(Entries taken from a collection)

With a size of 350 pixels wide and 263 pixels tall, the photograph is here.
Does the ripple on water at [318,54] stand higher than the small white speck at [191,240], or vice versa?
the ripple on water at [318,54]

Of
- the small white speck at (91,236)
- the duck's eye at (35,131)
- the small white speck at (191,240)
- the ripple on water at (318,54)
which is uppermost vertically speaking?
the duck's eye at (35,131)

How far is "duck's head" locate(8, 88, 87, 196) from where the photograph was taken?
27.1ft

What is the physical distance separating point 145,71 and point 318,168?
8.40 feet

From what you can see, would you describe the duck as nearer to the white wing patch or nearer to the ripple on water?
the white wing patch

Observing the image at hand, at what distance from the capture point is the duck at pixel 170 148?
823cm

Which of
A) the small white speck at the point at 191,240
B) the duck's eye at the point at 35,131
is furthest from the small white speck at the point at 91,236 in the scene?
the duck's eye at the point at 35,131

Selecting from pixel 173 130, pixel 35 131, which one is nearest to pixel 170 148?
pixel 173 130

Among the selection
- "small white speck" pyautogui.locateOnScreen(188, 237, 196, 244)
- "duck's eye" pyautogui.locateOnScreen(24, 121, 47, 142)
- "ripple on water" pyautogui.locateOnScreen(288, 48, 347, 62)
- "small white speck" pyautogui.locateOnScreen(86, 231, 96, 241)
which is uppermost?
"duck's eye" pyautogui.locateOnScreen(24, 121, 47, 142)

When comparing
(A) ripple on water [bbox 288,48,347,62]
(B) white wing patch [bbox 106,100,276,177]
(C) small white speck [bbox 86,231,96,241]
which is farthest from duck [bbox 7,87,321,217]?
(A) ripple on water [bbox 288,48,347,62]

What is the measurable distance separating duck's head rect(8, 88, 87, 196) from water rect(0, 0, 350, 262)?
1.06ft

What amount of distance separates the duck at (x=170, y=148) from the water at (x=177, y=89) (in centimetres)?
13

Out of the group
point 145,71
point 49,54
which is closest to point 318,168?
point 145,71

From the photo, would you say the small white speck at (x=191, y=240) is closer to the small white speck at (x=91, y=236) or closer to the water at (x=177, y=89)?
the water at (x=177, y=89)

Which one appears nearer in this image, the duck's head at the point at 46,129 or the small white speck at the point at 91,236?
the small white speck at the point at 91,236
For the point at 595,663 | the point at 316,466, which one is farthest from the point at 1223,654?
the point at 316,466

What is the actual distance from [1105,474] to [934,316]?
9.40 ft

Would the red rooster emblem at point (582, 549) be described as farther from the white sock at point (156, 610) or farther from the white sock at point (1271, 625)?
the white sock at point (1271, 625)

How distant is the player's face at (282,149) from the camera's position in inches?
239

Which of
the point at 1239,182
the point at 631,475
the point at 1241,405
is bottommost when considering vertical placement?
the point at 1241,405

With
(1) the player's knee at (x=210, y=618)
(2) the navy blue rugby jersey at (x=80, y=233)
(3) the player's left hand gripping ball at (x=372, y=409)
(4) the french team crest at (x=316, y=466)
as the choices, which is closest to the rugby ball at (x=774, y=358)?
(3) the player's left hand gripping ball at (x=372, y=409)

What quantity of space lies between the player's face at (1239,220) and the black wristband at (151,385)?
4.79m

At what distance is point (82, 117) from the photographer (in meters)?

[Directions for this task]: Reproduce all of the material above, line for line, without changing anything.

[The result]:
With a size of 350 pixels wide and 263 pixels tall, the photograph is here.
Does the ripple on water at [318,54] stand higher than the small white speck at [191,240], or vice versa?
the ripple on water at [318,54]

Of
- the small white speck at (91,236)
- the duck's eye at (35,131)
- the small white speck at (191,240)
- the ripple on water at (318,54)
which is uppermost vertically speaking?
the duck's eye at (35,131)

How far is "duck's head" locate(8, 88, 87, 196) from where the photograph was taken?
27.1ft

What is the physical distance separating point 145,71 and point 318,168?
8.40 feet

From what you can see, would you describe the duck as nearer to the white wing patch or nearer to the ripple on water?
the white wing patch

Observing the image at hand, at what distance from the capture point is the duck at pixel 170 148?
823cm

Which of
A) the small white speck at the point at 191,240
B) the duck's eye at the point at 35,131
is furthest from the small white speck at the point at 91,236 in the scene?
the duck's eye at the point at 35,131

Selecting from pixel 173 130, pixel 35 131, which one is nearest to pixel 170 148?
pixel 173 130

Among the selection
- "small white speck" pyautogui.locateOnScreen(188, 237, 196, 244)
- "duck's eye" pyautogui.locateOnScreen(24, 121, 47, 142)
- "ripple on water" pyautogui.locateOnScreen(288, 48, 347, 62)
- "small white speck" pyautogui.locateOnScreen(86, 231, 96, 241)
which is uppermost?
"duck's eye" pyautogui.locateOnScreen(24, 121, 47, 142)

When comparing
(A) ripple on water [bbox 288,48,347,62]
(B) white wing patch [bbox 106,100,276,177]
(C) small white speck [bbox 86,231,96,241]
which is farthest from duck [bbox 7,87,321,217]?
(A) ripple on water [bbox 288,48,347,62]

What is the measurable distance separating duck's head rect(8, 88, 87, 196) from water rect(0, 0, 350, 262)?
1.06ft

What amount of distance separates the duck at (x=170, y=148) from the water at (x=177, y=89) (in centimetres)?
13

Out of the group
point 145,71
point 49,54
which is closest to point 318,168?
point 145,71

From the photo, would you say the small white speck at (x=191, y=240) is closer to the small white speck at (x=91, y=236) or closer to the water at (x=177, y=89)?
the water at (x=177, y=89)

Which one appears nearer in this image, the duck's head at the point at 46,129 or the small white speck at the point at 91,236?
the small white speck at the point at 91,236
For the point at 595,663 | the point at 316,466, which one is farthest from the point at 1223,654?
the point at 316,466

What is the actual distance from [1105,474] to [934,316]?
9.40 ft

Would the red rooster emblem at point (582, 549) be described as farther from the white sock at point (156, 610) or farther from the white sock at point (1271, 625)?
the white sock at point (1271, 625)

How distant is the player's face at (282,149) from the camera's position in inches?
239

Which of
the point at 1239,182
the point at 631,475
the point at 1241,405
is bottommost when considering vertical placement?
the point at 1241,405

With
(1) the player's knee at (x=210, y=618)
(2) the navy blue rugby jersey at (x=80, y=233)
(3) the player's left hand gripping ball at (x=372, y=409)
(4) the french team crest at (x=316, y=466)
as the choices, which is closest to the rugby ball at (x=774, y=358)?
(3) the player's left hand gripping ball at (x=372, y=409)

What quantity of space lies between the player's face at (1239,220) and the black wristband at (151,385)?
4.79m

At what distance is point (82, 117) from the photographer (in meters)?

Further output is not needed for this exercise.